Heutige Kunden konsultieren zuerst einmal das Internet, wenn sie vor einem Problem stehen. Das sollte inzwischen allen klar geworden sein. Die Implikationen für den Vertrieb werden aber schon wesentlich seltener konsequent durchgedacht. Viele Unternehmen bemühen sich zwar, konkrete Angebote zu bewerben, und diese im Internet leicht auffindbar zu machen – aber die Leistungen oder konkreten Produkte spielen für im Internet recherchierende Kunden erstmal gar keine Rolle.

Die Kunden suchen nämlich nach Lösungen, nicht nach Produkten. Die Anbieter kommen immer öfter erst ins Spiel, wenn der individuelle Bedarf bereits zu einem guten Teil geklärt ist. Denken Sie daran, wie Sie selbst vorgehen, wenn Sie etwas nachgoogeln und sich Schritt für Schritt vorarbeiten. Die Kunden machen es genauso. Egal, ob es sich um Endkunden handelt oder die Einkäufer eines Produktionsunternehmens. Die Kundenkommunikation wird dadurch natürlich verändert.

Eine gute Perspektive auf die Kunden war niemals wichtiger

Wer gefunden werden möchte, muss anders vorgehen als das bisher oft der Fall war. Frank Hussendorfer hat das in der Sales Excellence vor Kurzem knackig formuliert: Die Kundenperspektive führt weg von der klassischen Frage, wer das eigene Produkt kaufen würde – die Preisfrage ändert sich zu „Welches Problem führt zu meiner Lösung?“1Frank Hussendörfer: Digitaler Kundendialog eröffnet neue Spielräume. In: Sales Excellence, Ausgabe 9/2021. S. 16.

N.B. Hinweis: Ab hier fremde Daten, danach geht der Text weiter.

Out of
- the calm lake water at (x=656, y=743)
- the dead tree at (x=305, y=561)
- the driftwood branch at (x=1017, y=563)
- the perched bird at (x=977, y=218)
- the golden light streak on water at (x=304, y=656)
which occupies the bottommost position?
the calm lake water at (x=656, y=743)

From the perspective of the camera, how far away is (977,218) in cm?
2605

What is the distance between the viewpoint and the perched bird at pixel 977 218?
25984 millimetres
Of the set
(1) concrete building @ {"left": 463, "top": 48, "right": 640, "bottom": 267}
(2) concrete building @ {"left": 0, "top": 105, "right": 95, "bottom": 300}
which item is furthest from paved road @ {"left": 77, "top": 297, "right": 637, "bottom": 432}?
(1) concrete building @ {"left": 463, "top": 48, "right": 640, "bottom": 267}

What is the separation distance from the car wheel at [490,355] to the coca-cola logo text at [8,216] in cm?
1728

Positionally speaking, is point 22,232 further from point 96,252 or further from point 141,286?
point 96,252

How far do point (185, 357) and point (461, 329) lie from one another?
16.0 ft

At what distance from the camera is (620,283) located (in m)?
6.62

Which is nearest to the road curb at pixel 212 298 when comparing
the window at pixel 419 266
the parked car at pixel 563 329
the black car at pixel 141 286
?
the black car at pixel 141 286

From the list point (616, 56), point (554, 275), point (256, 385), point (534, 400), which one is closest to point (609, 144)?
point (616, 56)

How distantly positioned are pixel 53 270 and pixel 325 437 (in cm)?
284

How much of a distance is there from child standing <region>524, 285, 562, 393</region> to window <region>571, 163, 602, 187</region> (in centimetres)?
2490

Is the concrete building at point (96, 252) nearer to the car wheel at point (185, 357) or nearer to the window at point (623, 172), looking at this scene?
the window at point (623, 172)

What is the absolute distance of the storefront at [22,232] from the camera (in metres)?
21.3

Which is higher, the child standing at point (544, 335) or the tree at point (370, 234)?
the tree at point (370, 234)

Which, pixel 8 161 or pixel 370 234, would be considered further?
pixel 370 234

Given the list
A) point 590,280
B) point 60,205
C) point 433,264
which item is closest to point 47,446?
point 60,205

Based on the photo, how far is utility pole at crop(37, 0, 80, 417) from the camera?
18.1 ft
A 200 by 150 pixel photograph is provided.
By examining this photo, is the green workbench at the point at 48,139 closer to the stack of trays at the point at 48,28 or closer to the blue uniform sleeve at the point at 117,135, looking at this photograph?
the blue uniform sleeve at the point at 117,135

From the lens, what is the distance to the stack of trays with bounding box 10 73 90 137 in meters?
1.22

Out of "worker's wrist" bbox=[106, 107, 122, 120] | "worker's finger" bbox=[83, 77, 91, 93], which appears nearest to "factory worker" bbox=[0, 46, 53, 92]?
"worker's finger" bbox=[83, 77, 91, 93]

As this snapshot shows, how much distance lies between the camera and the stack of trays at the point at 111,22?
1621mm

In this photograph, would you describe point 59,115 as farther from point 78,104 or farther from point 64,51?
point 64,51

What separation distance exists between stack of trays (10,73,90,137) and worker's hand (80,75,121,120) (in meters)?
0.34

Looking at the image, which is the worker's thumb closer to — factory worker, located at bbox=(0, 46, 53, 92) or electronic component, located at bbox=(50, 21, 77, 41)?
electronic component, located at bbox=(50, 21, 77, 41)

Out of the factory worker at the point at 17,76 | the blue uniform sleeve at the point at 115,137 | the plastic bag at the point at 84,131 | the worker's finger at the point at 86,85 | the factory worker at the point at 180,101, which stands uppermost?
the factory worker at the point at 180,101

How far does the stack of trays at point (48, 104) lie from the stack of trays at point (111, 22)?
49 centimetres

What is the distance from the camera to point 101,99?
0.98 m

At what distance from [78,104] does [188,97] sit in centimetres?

Dieses Problem ist es nämlich, das gegoogelt wird, nicht die Lösung, und noch weniger die Anbieter oder konkrete Produkte. Wer möglichst früh in den kundenseitigen Suchprozess einbezogen werden und den Kundendialog frühzeitig eröffnen möchte, muss also unter Suchbegriffen auftauchen, die das Problem beschreiben.

Das hat Vor- und Nachteile. Nachteilig ist, dass wir unsere Vertriebs- und Marketingprozesse anpassen und stetig nachbessern müssen, um nah an der Suchintention der Kunden zu bleiben, die sich nicht in erster Linie für unseren Markennamen interessieren. Es geht nicht um uns, sondern um die Kunden. Der bedeutendste Vorteil: Wer eine Herausforderung frühzeitig erkennt, kann über das Internet eine wesentlich größere Zahl an Kunden als früher an die eigenen Leistungen heranführen.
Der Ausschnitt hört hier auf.